-- Start of Provided information --

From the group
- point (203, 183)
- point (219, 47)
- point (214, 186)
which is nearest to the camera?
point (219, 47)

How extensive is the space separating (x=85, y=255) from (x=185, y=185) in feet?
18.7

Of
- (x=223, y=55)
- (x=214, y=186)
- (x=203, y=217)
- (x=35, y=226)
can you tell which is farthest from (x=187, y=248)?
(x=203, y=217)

-- End of Provided information --
-- Start of Provided information --

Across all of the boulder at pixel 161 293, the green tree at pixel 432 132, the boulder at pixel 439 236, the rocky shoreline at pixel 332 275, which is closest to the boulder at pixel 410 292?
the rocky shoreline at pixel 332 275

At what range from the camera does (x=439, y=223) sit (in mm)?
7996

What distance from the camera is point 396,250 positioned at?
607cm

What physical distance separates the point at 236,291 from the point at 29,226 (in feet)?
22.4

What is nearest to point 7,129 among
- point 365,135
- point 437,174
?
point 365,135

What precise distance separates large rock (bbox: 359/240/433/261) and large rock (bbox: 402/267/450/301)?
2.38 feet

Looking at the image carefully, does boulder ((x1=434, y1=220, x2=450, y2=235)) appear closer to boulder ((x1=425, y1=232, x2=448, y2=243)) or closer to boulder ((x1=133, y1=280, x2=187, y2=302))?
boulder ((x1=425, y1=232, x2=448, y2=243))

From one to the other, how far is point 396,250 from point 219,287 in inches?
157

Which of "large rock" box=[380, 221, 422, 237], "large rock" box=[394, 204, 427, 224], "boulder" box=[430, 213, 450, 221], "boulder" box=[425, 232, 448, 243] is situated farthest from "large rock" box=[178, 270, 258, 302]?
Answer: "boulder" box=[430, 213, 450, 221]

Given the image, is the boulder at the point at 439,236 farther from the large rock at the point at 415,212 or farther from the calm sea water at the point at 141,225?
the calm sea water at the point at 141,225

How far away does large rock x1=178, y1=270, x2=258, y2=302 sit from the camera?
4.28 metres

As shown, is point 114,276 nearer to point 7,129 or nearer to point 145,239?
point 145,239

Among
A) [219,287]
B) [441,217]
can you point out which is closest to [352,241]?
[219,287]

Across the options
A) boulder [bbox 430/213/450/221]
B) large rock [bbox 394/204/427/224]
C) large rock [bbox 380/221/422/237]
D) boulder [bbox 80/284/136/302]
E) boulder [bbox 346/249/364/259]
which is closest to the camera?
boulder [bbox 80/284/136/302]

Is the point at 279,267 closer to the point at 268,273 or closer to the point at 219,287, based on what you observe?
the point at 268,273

-- End of Provided information --

### [Direction]
Pick out every line of the rows above that contains the string "water", and copy each one. Matching is case-sensitive.

### [Task answer]
Given the image, is the boulder at the point at 439,236 farther from the large rock at the point at 415,212 or farther from the calm sea water at the point at 141,225?
the calm sea water at the point at 141,225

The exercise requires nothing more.